Sidebar - The news media is reporting considerable failures of the cell phone networks in the Portland-Vancouver area as literally everyone was calling everyone when the event began.

Official USGS first report of the event …

http://vulcan.wr.usgs.gov/Volcanoes/Cascades/CurrentActivity/current_updates.html

I’m on post in the Portland area can report that I contributed to the cell collapse when I called my wife at 5:45. Since then, we have been watching the horrid news folks here in PDX and praying the the thing blows and takes out our local new folks.

Wally

Please, oh please, God of Fire and Thunder…take Tracy Barry away…

Same here. My wife was down on the river and saw the plume. She called me at work to have me look it up on-line and tell her what was going on.

Sadly, I missed the whole thing.

Don’t worry. For once the news media got some quality coverage.

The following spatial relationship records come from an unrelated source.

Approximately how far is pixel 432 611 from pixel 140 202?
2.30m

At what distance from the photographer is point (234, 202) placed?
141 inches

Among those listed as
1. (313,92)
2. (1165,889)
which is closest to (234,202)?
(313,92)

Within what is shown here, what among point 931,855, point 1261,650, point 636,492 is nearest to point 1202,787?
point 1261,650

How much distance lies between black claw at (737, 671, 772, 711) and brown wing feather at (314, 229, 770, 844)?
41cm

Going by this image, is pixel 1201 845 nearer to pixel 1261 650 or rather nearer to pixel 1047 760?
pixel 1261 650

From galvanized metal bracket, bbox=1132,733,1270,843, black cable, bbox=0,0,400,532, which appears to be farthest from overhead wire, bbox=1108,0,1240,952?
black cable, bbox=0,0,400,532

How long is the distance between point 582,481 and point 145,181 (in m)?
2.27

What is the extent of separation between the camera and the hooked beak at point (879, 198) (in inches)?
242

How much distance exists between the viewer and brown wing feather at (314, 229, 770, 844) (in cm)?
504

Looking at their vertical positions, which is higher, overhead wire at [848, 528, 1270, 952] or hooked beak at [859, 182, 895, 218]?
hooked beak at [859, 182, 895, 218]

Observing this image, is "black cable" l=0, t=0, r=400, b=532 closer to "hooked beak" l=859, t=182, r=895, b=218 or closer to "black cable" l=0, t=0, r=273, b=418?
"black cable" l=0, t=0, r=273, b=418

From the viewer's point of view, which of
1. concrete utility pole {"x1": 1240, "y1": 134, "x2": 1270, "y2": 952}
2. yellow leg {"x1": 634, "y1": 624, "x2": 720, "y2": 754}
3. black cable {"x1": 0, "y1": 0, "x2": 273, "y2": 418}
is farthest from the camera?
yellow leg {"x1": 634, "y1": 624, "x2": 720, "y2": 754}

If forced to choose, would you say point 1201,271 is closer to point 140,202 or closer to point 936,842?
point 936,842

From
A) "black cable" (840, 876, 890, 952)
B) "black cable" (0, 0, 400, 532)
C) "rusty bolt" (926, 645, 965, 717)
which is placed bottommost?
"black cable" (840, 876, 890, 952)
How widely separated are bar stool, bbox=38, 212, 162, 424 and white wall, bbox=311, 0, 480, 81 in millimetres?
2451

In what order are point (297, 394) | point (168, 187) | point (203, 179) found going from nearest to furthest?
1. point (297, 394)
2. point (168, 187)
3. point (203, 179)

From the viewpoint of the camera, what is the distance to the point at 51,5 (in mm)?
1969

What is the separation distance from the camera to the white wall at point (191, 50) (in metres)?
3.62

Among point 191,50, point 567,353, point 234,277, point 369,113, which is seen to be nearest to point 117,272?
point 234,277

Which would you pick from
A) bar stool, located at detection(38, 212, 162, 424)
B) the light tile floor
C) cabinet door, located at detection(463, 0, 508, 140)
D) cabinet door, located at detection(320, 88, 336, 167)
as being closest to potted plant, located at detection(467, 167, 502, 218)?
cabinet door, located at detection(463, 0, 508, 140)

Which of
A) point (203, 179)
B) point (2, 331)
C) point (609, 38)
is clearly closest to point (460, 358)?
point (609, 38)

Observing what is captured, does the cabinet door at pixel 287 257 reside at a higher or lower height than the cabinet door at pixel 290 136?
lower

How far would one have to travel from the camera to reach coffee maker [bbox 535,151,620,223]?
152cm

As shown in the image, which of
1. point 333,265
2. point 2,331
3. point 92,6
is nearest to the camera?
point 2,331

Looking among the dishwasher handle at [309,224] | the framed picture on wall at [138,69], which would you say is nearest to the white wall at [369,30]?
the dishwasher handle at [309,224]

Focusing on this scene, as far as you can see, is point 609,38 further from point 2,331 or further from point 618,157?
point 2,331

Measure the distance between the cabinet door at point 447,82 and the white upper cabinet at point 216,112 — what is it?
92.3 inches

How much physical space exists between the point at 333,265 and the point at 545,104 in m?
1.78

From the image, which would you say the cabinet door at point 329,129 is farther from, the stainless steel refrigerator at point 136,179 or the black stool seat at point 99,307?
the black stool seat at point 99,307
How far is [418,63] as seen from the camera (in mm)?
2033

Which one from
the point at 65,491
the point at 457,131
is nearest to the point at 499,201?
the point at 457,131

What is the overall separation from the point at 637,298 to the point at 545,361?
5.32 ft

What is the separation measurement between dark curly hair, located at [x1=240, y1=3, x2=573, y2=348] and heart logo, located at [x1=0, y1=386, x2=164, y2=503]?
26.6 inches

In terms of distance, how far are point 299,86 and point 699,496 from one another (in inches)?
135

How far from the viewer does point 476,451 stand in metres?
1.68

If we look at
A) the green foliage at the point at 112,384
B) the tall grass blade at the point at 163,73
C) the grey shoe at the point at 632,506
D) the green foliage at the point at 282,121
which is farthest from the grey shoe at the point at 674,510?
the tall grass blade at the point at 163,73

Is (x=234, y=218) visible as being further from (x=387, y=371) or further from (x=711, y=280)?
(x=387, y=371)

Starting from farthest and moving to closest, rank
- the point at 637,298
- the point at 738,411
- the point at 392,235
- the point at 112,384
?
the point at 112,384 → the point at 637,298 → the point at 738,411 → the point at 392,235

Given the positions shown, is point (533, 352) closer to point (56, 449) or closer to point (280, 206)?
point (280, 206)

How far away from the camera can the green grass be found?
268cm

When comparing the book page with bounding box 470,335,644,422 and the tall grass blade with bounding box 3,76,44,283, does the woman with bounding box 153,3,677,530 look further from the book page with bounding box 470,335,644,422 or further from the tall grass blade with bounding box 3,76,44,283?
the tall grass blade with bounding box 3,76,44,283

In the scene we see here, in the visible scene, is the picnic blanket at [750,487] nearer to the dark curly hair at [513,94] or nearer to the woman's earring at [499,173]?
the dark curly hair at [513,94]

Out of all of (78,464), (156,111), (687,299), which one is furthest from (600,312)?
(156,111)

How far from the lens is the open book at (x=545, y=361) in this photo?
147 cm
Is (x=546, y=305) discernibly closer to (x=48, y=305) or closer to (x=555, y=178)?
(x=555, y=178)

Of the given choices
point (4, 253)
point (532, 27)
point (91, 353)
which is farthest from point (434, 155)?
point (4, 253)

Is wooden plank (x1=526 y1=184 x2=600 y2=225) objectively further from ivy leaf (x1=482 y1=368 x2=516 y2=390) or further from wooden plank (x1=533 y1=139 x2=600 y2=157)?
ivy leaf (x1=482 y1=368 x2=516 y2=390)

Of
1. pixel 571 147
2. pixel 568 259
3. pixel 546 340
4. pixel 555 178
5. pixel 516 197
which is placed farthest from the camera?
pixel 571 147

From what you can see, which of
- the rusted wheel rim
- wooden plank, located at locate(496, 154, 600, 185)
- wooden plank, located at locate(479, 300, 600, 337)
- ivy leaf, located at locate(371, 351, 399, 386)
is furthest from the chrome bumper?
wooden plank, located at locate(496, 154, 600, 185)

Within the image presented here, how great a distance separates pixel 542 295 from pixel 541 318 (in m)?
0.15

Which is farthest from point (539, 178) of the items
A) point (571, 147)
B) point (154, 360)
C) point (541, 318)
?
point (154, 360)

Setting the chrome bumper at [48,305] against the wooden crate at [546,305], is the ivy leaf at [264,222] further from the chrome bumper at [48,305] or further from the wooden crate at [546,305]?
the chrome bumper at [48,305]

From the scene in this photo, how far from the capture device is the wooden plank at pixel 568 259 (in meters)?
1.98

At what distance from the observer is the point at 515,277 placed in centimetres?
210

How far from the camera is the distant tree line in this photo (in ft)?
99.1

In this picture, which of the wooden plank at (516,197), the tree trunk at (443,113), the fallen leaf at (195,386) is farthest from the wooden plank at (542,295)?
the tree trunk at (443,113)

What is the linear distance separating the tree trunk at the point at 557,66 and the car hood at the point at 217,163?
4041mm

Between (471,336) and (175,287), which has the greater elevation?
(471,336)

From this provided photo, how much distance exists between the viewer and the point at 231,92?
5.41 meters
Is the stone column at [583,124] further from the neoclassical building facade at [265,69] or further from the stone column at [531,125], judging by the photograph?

This may be a weird question but is there any way to discover what path the ash takes? My husband swears we drove through some ash fall last night and it sure smelled and tasted like it.

(This was driving east from Yakima at about 9PM)

Reports I caught here on Q13 news said the ash was headed towards Yakima.

The latest news concerning yesterday’s small eruption from Mount St. Helens is the USGS scientists just do not know what caused it. They still do not know exactly what happened, either. :slight_smile:

None of their monitoring equipment indicated beforehand there would be an eruption. While there was a minor ramp-up in earthquake activity prior to the eruption, this was not seen as a precursor. I’m sure they are now revisiting that observation for future possibilities.

As of 2 am PST this morning, or more than eight hours after the eruption, ash was detected in western Montana. The National Weather Service satellite was able to initially track the ash cloud. If you want to know what direction an ash cloud may take on any given day, there is a link from the VolcanoCam home page taking you to the daily NWS ash prediction web site.